When things are bad, they see straight through cheery optimism. 

When things are good, they want to feel their leader shares that success with them.

And when you've done something really, really wrong, contrition has to look genuine.

I was moved, therefore, by Facebook CEO Mark Zuckerberg's performance at his company's F8 Developer Conference on Tuesday.

He declared the future is private. Which is odd, as just a few short years ago he declared that privacy was exactly what people didn't want anymore.

It's also more odd because Facebook seems not to want you to be private from Facebook's beady need to know everything about you, in order to sell as many of the details as it can to advertisers.

Over the company's history, Facebook and privacy have been a little like a dictator and the truth.

The litany of scandals is so embarassing, so fundamentally nauseating that only Facebook's peculiar, autocratic organizational structure has saved Zuckerberg from being unfollowed by shareholders.

You might expect, then, that he might sincerely acknowledge he now understands a little more about humanity than he used to.

Instead, he made a joke about it.

And, indeed, no one laughed.

It's worth remembering that many in this audience were his own employees.

If even those loyal souls don't laugh, there may be a problem.

Perhaps you've misjudged your audience and, indeed, what might be expected of your demeanor.

Perhaps they're sitting there silently cursing your very entity.

Think hard, therefore, before every public appearance. 

Feel the significance of the moment.
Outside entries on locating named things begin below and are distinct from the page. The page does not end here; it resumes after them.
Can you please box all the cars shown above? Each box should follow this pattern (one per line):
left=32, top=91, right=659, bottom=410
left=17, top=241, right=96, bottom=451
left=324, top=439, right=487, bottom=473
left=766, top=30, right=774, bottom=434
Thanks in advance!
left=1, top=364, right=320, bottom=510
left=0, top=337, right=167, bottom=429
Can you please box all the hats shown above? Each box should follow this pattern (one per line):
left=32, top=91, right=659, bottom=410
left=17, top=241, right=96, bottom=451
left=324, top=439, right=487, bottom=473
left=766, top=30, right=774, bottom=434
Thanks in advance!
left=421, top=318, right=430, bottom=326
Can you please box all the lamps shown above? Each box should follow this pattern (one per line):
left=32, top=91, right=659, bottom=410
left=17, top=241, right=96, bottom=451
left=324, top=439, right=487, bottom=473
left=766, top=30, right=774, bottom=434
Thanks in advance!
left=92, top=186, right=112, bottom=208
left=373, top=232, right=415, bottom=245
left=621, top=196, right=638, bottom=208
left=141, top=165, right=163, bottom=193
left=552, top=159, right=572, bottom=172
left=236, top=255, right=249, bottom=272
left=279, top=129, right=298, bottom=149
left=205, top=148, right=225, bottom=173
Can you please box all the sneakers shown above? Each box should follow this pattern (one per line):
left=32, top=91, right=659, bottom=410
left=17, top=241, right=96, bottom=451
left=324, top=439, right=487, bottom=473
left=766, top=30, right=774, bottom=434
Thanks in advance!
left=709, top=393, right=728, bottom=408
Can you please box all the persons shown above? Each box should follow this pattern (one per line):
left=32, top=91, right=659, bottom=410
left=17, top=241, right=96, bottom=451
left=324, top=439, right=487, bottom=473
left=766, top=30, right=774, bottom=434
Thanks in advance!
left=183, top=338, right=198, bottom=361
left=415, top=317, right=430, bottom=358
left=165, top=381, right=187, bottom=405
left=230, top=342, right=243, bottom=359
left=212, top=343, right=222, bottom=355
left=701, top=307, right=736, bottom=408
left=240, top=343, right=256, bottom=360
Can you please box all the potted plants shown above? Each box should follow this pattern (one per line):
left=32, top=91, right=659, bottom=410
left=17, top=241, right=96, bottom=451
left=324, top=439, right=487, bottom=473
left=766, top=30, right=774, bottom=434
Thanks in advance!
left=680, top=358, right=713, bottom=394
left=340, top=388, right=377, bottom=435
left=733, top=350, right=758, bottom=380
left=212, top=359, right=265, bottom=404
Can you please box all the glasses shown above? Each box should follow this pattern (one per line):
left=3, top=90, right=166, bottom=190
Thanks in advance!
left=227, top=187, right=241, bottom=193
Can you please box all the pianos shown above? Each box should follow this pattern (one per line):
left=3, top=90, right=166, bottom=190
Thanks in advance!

Judge the reality of where you're standing and what's expected of you.

This may, at times, involve not listening to your PR handlers and instead being sincere.

In Zuckerberg's case, his vacuous laugh worked entirely against his company's professed stance.

At least, its stance of this week.

Worse, it confirmed so much of what many think the most powerful young tech leaders really were and are.

Smug, self-regarding youths who simply think they're clever and you're not.